Una de las imágenes que el actor eligió forjar de sí mismo fue la del solitario, una soledad que, sin embargo, la mundanidad y el jet set vulneraron muchas veces. Pero Delon sigue aferrándose a ella, como publica Paris Match: “En mi caso –dice–, el culto de la soledad fue creciente. La viví desde mi tierna infancia. Nací mal parado. Me pusieron una nodriza hasta los 7 u 8 años. Después, como mis padres habían rehecho sus vidas separadamente, con otros hijos, me dejaron pupilo; más tarde, como no querían volver a tenerme con ellos, ingresé al ejército a los 17 y permanecí dos años en Indochina. En 1954, en Saigón, vi, deslumbrado, a Jean Gabin en Touchez pas au grisbi. ¡Quién hubiera dicho que un día yo iba a darle el pie en los diálogos de un film! Y ahí vino el milagro: el cine me atrapó. Pero la soledad no se terminó; al contrario, es más inmensa hoy, por razones más personales. Cuando veo las fotos del Delon estrella pienso: Eso no soy yo. Vuelvo a ver las lágrimas de mi tierna infancia. ¡Alain fue sobrepasado por Delon!”

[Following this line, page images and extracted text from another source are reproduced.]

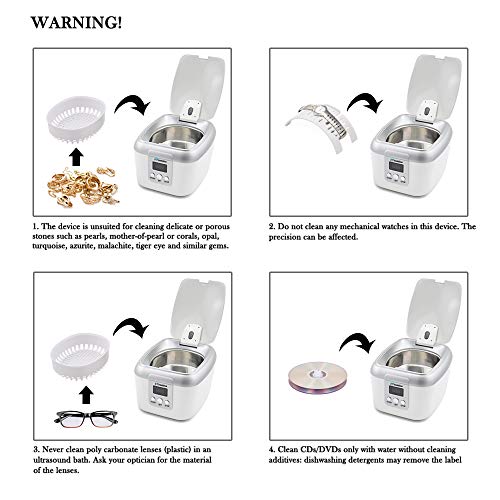 WARNING!

1. The device is unsuited for cleaning delicate or porous stones such as pearls, mother-of-pearl or corals, opal, turquoise, azurite, malachite, tiger eye and similar gems.

2. Do not clean any mechanical watches in this device. The precision can be affected.

3. Never clean poly carbonate lenses (plastic) in an ultrasound bath. Ask your optician for the material of the lenses.

4. Clean CDs/DVDs only with water without cleaning additives: dishwashing detergents may remove the label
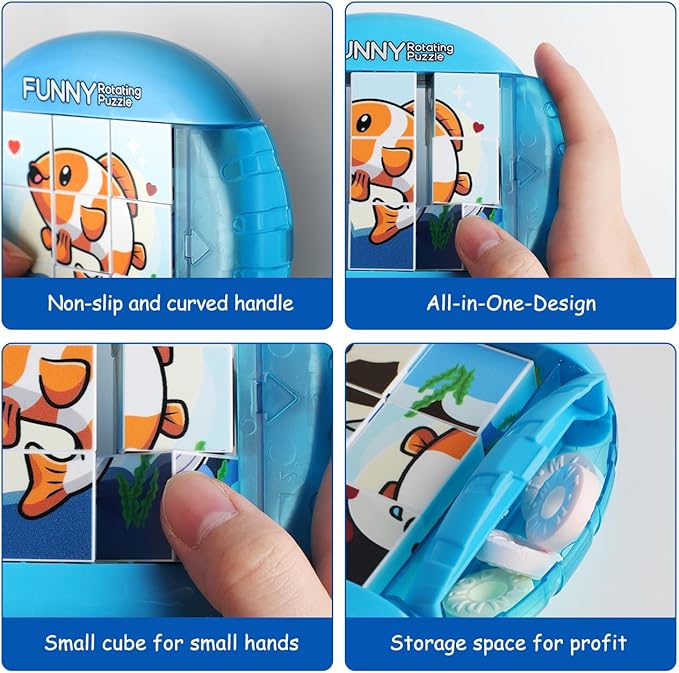 FUNNY Rotating Puzzle

Non-slip and curved handle

UNNY Rotating Puzzle

All-in-One-Design

Small cube for small hands

Storage space for profit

Y esa soledad, según él, se afirma cuando piensa en el cine, donde no le preocupa tanto no encontrar un personaje a su medida, sino otra cosa: “Son los directores los que temo no volver ya a encontrar. Los Visconti, los Antonioni, los Clement, los Melville, los Deray, los Losey, ya no existen más. Claro, si Besson, Spielberg, Polansky o Almodóvar me convocaran...”

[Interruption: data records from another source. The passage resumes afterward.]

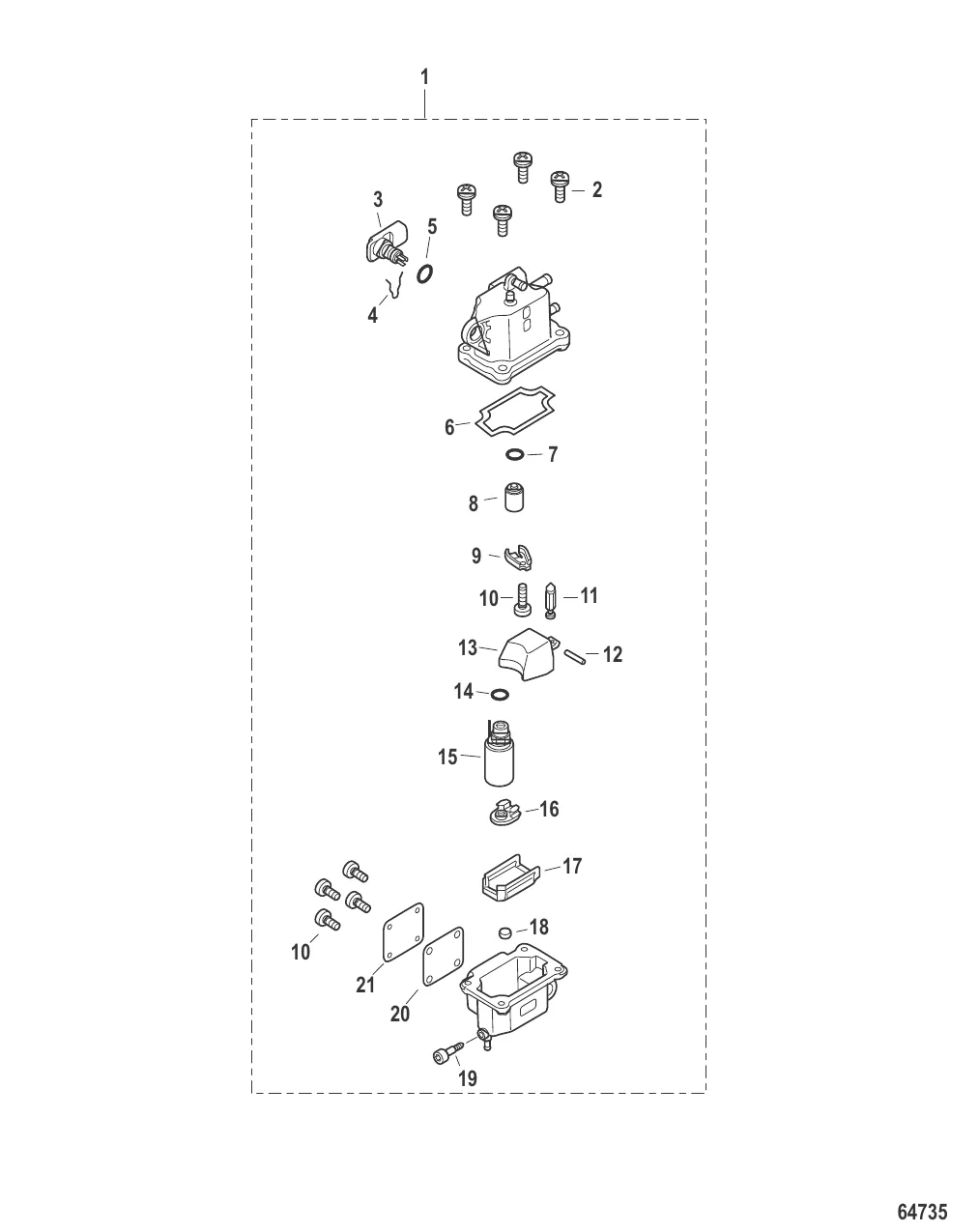 1
2
3
5
4
6
7
8
9
10
11
13
12
14
15
16
17
18
10
21
20
19
64735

“¿Quiere hablar de su ruptura con Rosalie?”, le preguntó hace unas semanas la periodista Catherine Schwaab. “Quince años de vida en común, dos hijos... Todo explotó –atinó a responder Delon, con la mirada en el vacío–. Tuve una hija a los 55 y un hijo a los 59. Soñé con eso toda mi vida. Son mi fuerza, mi equilibrio, mi parte indestructible. Y un día eso se esfumó.” El actor se concentra, revisa las dos últimas décadas de su vida y finalmente ensaya una respuesta a la incógnita de su destino: "Es, por cierto, una cuestión generacional: nos separan 32 años. Cuando tenía 20, Rosalie me dio sus mejores años. Como contrapartida... ¡ella ahora quiere recuperar su vida!”
Hoy el astro se ha quebrado. Cuando ya no se hable de él, ¿cómo habrá que recordarlo? ¿Como el gángster que mata sin pestañear mientras seduce mujeres con su porte implacable? ¿O, como Jacques Brel, llorando ante a la foto de Rosalie y rogando Ne me quittes pas (No me dejes)?